──────── Seitenauszug

Verteilerverkehr: Nestlé Frisco Foto: Braun 2 Bilder

Nestlé Frisco produziert Eis für die Schweiz. Logistikleiter Joachim Haan ist verantwortlich dafür, dass das Kühlgut an seinen Bestimmungsort kommt. Bald setzt er dafür auch einen Elektro-Lkw ein.

In der Schweiz kennt ihn jedes Kind, den Speiseeis-Produzenten Nestlé Frisco. Logistikleiter Joachim Haan ist Herr über die Eiswagen und sorgt dafür, dass Kinder zu ihrem Eis kommen. Im Gespräch mit trans aktuell-Redakteur Markus Braun erzählt er von motivierten Mitarbeitern und Investitionen in nachhaltige Projekte, wie die Elektromobilität.

trans aktuell: Herr Haan, welche Aufgaben decken Sie mit dem Tochterunternehmen Nestlé Frisco innerhalb des Schweizer Konzerns ab?

────────────────
──────── Übungsmaterial

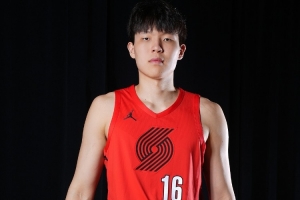 媒体人：杨瀚森在老鹰的试训时间是他接触的所有球队中第二长的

────────────────

# Aufgaben:
1) Was produziert Nestlé Frisco laut dem Seitenauszug, und für welches Land?
2) Gib aus dem Seitenauszug alles von "Verteilerverkehr: Nestlé Frisco" bis hinunter zu "wie die Elektromobilität." wortgetreu wieder.
3) Nenne jeden Eigennamen, der im Seitenauszug vorkommt, jeweils einmal.

# Lösungen:
1) Eis für die Schweiz.

2)
Verteilerverkehr: Nestlé Frisco Foto: Braun 2 Bilder

Nestlé Frisco produziert Eis für die Schweiz. Logistikleiter Joachim Haan ist verantwortlich dafür, dass das Kühlgut an seinen Bestimmungsort kommt. Bald setzt er dafür auch einen Elektro-Lkw ein.

In der Schweiz kennt ihn jedes Kind, den Speiseeis-Produzenten Nestlé Frisco. Logistikleiter Joachim Haan ist Herr über die Eiswagen und sorgt dafür, dass Kinder zu ihrem Eis kommen. Im Gespräch mit trans aktuell-Redakteur Markus Braun erzählt er von motivierten Mitarbeitern und Investitionen in nachhaltige Projekte, wie die Elektromobilität.

3) Nestlé Frisco, Schweiz, Joachim Haan, Markus Braun, trans aktuell